That Kenyan story shows how explosive the mobile money market can get.  But let’s go back to the developed world and talk about how this will all get sorted out there.  If you turn payment into a “utility” as you say, then the cost of transactions turns into a commodity which means the telcos, banks, and retailers need to make money in other ways.

Yes, the natural corollary of a high volume, low margin business is that payment transactions fees are indeed headed toward zero.

So, how do you make money?  Well, I think the answer is to make payments part of a larger value network which makes life easier for the consumers.  One of my favorite case studies is the McDonalds Club in Japan.  So, if you belong to the McDonalds Club in Japan, then once a week you get a special offer through your phone for “free French fries”.  And when the consumer goes to his local McDonalds, one tap on the mobile phone delivers the free potato fries coupon to the retailer and the payment and loyalty point are calculated instantly.

So that raises an interesting point: a mobile wallet can be quite valuable even if there’s no money in that wallet!  And that value comes from bonuses, coupons, loyalty points, and other things that get wrapped around the payment.  In short, the wallet in your mobile phone can do really cool stuff.

Yet another wrinkle will come when the worlds of social networking and mobile wallets collide.  For example, my wallet can talk to your wallet.  What will that do to the world?  I’m not sure, but it may be that your wallet and my wallet will collude with each other.  Who knows?  Maybe we belong to the same bank, so when you got a good deal on something, your wallet tells my wallet, “Hey, I just got a really good deal on this stuff.”

But doing all these fancy exchanges of information between merchants means you need to worry more about mobile security, right?

Yes and no.  If I steal a debit card from your wallet, you may not notice that for a few days, time enough for the fraudster to do his damage.  But if I stole your phone, you would know in five minutes.  In Japan, all of the phones have these mobile money chips in them.  All of the phones come with an ID number.  If I steal your phone, you just borrow your friend’s phone, call a toll free number, punch in your security code and your phone shuts down — end of story.  So overall, fraud opportunities are reduced with a mobile phone.  And robbers don‘t like stealing something that could be traced by ID.  Guys who rob money don’t like being tracked via GPS.  So when you add up all of those factors, the phone to me looks way, way safer.
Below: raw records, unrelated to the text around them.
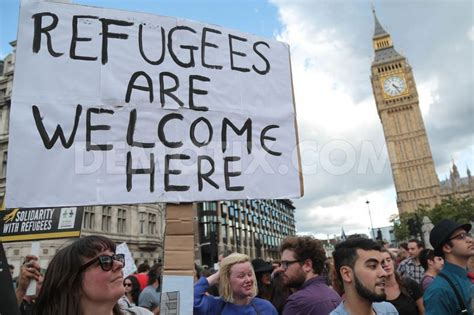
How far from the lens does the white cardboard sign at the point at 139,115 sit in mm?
2449

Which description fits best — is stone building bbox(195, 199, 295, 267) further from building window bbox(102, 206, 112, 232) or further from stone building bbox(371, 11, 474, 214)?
stone building bbox(371, 11, 474, 214)

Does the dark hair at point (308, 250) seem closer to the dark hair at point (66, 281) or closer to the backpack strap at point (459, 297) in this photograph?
the backpack strap at point (459, 297)

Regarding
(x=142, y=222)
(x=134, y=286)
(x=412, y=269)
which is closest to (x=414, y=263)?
(x=412, y=269)

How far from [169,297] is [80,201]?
2.92ft

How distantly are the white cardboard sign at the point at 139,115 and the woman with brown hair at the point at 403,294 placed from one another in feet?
5.70

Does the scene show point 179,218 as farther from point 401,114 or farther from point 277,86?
point 401,114

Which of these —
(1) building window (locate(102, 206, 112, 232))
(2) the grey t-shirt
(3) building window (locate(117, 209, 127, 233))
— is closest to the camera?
(2) the grey t-shirt

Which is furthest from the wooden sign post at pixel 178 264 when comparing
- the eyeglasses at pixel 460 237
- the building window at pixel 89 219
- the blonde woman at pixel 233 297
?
the building window at pixel 89 219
And as a government policy level, I think there are strong incentives to migrate away from cash and toward mobile money.  I mean, it’s 2013 already, but when you open up a newspaper you can read about somebody robbing a gas station with a gun.

So I think drawing down cash and moving it to phones is a good thing for society with one caveat: we need an appropriate privacy settlement between the stakeholders.  And this is something that still needs to be worked on because obviously if the revenue service is tracking everything you spend at the store, that’s both a good thing and a bad thing.  As a taxpayer, it’s nice to know that everybody else is paying their fair share of sales taxes.  But as a consumer, I don‘t want the retailers exchanging information about what I buy from other retailers.

And when you aggregate all of those costs, I think you can see a case which says: in a few years‘ time credit cards will become a fallback payment method and that phones become the winner.

So what’s your prediction for the future, Dave.  Who’s going to win the turf battle between bankers and retailers?  And what role will telcos play?

Well I’m reluctant to predict.  One of the reasons why mobile money is an exciting area to work is because it is so fluid and dynamic and you have new innovators coming in using the phone as a platform to do cool stuff.  Look at Square.  They came up with a clever way to allow credit cards to be swiped by a mobile phone.  Great idea.  And the company has grown from nothing to $4 billion in value in no time.

But if I was pushed to make a central prediction, I think by far the best mobile money experience on my phone is Starbucks.  It works great and I’m not sure a telco or bank could come up with something that will work better than the Starbucks model.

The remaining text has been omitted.